» **What to do**
Filter the records below down to the lines that contain the string "JSON", and copy each of those lines. Matching is case-sensitive.

» **Annotation records**
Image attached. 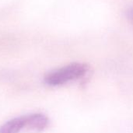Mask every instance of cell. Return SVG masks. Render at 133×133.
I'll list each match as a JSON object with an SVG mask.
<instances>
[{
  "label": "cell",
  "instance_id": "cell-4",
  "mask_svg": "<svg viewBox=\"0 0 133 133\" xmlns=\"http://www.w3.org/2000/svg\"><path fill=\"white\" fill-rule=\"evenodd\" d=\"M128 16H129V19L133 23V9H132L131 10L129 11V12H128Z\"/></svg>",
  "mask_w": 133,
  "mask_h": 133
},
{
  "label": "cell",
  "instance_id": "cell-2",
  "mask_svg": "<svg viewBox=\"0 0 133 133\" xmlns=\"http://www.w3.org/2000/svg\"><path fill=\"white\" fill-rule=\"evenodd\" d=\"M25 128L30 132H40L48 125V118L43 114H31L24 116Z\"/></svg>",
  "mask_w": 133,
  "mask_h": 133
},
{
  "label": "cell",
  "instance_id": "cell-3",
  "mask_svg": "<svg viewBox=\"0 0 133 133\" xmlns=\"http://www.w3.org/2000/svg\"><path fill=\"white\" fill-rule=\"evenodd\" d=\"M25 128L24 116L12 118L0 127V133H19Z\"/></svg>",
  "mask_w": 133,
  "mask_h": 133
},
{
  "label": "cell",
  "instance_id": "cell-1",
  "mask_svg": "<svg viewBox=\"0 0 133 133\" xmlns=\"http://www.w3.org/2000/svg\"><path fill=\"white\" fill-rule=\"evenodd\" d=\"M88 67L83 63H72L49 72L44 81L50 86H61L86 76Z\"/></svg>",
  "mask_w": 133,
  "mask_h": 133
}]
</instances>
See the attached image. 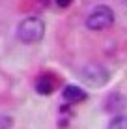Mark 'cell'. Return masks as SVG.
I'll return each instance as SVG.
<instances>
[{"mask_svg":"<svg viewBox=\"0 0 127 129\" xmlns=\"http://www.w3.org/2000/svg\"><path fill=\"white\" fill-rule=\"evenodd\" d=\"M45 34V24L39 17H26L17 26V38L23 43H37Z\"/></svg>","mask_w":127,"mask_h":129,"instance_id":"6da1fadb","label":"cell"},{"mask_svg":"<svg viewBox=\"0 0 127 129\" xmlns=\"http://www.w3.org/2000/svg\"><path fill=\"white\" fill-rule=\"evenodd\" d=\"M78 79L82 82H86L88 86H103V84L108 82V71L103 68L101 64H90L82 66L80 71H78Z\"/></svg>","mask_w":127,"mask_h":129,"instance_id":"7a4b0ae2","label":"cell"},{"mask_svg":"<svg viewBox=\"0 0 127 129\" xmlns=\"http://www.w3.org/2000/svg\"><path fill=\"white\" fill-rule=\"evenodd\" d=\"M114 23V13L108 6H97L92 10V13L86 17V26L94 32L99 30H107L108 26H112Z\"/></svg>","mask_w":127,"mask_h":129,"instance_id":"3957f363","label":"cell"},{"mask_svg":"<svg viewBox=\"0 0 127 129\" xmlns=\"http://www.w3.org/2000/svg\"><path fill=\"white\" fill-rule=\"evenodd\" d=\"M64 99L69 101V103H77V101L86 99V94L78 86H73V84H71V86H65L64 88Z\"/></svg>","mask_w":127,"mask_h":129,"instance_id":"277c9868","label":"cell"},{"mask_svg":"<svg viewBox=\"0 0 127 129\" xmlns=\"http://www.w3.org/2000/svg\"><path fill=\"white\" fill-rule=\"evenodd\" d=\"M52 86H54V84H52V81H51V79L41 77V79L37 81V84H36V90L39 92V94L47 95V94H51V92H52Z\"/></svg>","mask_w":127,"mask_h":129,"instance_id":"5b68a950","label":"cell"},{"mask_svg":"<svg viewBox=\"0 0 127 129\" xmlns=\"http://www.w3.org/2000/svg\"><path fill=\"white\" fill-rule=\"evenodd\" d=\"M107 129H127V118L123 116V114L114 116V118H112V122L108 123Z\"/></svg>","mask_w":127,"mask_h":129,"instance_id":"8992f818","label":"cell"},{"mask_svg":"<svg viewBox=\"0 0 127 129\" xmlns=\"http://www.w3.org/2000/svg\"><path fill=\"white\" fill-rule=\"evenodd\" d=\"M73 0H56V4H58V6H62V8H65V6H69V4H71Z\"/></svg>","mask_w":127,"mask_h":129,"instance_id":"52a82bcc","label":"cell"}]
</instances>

* * *

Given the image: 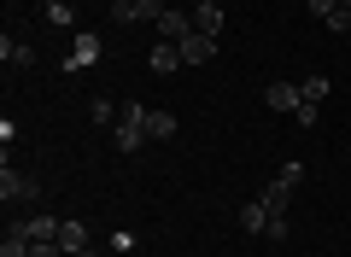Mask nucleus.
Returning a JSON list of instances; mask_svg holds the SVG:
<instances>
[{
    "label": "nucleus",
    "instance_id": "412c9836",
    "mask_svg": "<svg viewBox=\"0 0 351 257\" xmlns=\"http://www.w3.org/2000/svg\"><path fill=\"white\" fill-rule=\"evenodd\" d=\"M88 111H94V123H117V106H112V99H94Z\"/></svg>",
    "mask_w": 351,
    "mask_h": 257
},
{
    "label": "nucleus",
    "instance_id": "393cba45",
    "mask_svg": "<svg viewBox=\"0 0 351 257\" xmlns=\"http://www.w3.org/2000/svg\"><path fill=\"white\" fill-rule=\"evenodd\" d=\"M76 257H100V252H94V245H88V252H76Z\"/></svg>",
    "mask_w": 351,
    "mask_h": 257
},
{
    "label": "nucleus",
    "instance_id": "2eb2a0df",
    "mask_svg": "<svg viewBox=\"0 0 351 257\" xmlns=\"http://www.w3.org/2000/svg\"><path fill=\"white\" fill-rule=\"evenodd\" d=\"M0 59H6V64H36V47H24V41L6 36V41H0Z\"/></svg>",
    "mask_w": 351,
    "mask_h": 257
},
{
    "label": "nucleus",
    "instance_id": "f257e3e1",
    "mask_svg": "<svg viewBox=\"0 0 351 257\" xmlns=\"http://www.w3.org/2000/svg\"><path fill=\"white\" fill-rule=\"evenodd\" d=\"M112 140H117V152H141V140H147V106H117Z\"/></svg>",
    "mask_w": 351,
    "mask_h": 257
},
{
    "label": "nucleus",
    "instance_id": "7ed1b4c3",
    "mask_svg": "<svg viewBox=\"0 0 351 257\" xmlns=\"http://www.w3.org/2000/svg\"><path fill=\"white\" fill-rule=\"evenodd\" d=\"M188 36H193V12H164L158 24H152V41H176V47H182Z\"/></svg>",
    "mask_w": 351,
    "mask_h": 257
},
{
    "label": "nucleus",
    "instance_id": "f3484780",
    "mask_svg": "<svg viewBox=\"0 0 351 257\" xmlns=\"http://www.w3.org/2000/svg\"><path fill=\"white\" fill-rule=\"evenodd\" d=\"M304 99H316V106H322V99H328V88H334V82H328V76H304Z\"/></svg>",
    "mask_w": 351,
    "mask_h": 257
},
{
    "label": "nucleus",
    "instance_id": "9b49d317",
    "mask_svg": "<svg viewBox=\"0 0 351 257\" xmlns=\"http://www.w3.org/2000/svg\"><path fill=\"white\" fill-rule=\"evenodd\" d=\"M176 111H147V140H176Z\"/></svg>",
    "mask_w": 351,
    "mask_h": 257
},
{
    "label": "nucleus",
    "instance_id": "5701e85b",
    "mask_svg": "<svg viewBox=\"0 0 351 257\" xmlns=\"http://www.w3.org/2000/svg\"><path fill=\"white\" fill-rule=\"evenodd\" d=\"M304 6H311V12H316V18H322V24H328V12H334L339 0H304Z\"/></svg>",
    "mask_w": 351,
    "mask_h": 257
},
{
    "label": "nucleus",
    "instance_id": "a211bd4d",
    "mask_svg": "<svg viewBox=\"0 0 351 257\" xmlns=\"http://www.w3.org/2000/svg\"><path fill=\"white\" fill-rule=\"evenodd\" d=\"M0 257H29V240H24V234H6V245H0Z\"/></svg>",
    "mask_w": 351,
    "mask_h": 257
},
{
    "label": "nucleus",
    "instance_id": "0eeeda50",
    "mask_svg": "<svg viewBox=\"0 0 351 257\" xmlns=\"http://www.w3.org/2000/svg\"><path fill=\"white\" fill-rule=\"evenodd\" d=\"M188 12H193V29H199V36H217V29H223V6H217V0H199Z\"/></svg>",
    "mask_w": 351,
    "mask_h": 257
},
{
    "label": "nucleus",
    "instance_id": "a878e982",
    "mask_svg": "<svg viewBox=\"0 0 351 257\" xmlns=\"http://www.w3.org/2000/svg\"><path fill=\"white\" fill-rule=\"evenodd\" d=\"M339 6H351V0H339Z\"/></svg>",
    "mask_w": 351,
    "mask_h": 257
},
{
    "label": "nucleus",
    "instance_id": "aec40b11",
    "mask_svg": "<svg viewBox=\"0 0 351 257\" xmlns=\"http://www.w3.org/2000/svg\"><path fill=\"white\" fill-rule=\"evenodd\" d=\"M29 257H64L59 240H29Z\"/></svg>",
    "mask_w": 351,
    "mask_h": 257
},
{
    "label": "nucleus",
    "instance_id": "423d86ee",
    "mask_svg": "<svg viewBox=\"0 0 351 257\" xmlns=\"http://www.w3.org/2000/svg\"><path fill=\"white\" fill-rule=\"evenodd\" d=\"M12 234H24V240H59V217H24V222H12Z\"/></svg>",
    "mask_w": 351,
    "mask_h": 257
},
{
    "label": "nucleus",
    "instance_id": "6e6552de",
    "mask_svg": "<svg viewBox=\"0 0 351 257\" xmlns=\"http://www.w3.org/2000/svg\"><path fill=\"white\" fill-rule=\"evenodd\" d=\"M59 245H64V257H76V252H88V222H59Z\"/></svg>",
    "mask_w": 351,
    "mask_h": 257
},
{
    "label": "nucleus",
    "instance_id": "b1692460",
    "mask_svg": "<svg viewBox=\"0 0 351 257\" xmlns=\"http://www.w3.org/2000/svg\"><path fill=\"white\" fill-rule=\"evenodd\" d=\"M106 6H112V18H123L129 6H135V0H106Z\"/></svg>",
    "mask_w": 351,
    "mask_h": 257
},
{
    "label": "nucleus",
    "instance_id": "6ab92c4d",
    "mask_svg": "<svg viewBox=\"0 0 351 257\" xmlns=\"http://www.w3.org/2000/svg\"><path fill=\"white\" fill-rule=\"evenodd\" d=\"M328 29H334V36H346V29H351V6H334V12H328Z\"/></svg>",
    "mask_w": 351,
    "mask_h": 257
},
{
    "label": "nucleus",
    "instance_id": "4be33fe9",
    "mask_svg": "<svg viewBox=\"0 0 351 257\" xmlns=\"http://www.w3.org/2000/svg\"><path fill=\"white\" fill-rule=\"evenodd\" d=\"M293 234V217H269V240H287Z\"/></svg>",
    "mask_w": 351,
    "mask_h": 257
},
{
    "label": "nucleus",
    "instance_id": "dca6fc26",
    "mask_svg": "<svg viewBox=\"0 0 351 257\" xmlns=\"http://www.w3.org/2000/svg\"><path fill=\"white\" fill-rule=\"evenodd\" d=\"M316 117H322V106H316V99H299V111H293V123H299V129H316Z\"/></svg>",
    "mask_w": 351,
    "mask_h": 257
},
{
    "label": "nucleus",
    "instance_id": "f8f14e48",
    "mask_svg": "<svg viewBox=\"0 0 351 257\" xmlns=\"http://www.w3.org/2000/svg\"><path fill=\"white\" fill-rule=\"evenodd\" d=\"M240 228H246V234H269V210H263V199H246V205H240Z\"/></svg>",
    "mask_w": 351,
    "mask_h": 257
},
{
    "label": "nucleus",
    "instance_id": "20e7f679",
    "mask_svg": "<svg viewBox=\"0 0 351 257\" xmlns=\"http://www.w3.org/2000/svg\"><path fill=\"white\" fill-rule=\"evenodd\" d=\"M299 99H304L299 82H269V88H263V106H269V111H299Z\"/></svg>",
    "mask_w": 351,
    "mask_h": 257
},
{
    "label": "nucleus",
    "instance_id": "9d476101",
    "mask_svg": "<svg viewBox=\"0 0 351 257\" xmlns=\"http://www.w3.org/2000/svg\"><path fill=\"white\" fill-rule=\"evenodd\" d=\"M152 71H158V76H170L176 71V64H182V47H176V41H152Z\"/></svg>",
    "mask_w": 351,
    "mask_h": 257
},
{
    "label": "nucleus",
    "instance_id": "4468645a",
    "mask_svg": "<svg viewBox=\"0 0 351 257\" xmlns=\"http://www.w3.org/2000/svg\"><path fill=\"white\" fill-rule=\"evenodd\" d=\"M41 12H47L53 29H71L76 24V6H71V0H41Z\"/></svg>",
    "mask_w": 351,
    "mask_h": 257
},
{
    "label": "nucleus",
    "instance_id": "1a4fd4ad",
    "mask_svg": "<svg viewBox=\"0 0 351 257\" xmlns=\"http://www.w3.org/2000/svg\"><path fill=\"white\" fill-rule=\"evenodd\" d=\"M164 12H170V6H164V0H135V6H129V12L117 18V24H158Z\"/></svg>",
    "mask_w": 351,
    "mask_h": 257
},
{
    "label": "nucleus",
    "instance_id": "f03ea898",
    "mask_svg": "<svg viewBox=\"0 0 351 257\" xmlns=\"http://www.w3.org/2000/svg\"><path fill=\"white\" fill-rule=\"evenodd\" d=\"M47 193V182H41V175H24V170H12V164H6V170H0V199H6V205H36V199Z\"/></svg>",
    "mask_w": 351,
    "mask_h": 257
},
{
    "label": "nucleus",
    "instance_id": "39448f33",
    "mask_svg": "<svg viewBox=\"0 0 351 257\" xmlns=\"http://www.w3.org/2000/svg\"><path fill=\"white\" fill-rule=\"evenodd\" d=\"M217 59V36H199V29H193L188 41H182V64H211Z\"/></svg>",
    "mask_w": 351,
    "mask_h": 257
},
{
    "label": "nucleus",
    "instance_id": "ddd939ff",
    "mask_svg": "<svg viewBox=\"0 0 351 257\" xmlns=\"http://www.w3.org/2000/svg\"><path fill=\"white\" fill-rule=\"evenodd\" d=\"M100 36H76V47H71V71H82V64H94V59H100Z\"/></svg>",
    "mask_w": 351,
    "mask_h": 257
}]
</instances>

» **Exercise solution**
I'll list each match as a JSON object with an SVG mask.
Returning a JSON list of instances; mask_svg holds the SVG:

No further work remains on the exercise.